Click to learn more about author Greg Nist.
When I think about data orchestration, I always reflect on the key root word: orchestra.
I’ve had the wonderful opportunity to watch a live symphony several times. I always leave amazed at the complexity and diversity of the moving parts and how they are seamlessly integrated, governed by the music itself and the direction of the conductor.
In many ways, the symphony is a great analogy to apply to modern computer systems. These systems require effective integration of distinctly different parts, precise scheduling, data movement, and overarching governance.
Data orchestration is critical for organizations so they can effectively use their data to deliver innovative services that run their businesses. It’s also important so they can accurately see their business through a lens that provides an integrated view for reporting and analytics. All of this occurs while ensuring that they meet strict compliance requirements and are responsible stewards of sensitive data.
So, in a fast-paced world of ever-changing data, how can an organization effectively manage its orchestration, or movement? In the past, data orchestration was largely the job of developers writing code in a language like Java to move data between systems. Each time this needed to be done, the IT team wrote more custom code and ensured that security and governance aligned with policies.

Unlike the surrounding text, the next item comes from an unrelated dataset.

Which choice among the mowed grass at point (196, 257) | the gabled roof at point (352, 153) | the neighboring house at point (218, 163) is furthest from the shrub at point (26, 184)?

Writing code to manage data orchestration is time-consuming. The custom code that is created is often difficult to reuse, and it requires a staff with advanced and specialized skills. These limitations have motivated modern organizations to evolve and embrace new technologies to manage data movement, provide interfaces with commonly used enterprise systems, and emphasize security and governance – all without writing code.
One such technology that fits this objective is Apache NiFi.
Apache NiFi is an open-source software project designed to automate the flow of data between software systems. NiFi provides a web interface that allows users to build a Flow Controller. Think of the Flow Controller as the conductor of the orchestra. It manages the scheduling, execution, and movement between the different Processors that make up the overall flow.
A NiFi Processor is like one of the sections of the orchestra such as the strings, woodwinds, or brass. A Processor is designed to perform a specialized task. For example, an organization might need to develop services that require them to integrate data from multiple systems. A NiFi flow could include Processors that get data out of a legacy system like a relational database management system (RDBMS), convert the data to JSON, and then put it into a flexible NoSQL database that will serve as their integrated data hub. There are many Processors available in the NiFi ecosystem, each designed for interfacing with commonly used enterprise systems or data formats.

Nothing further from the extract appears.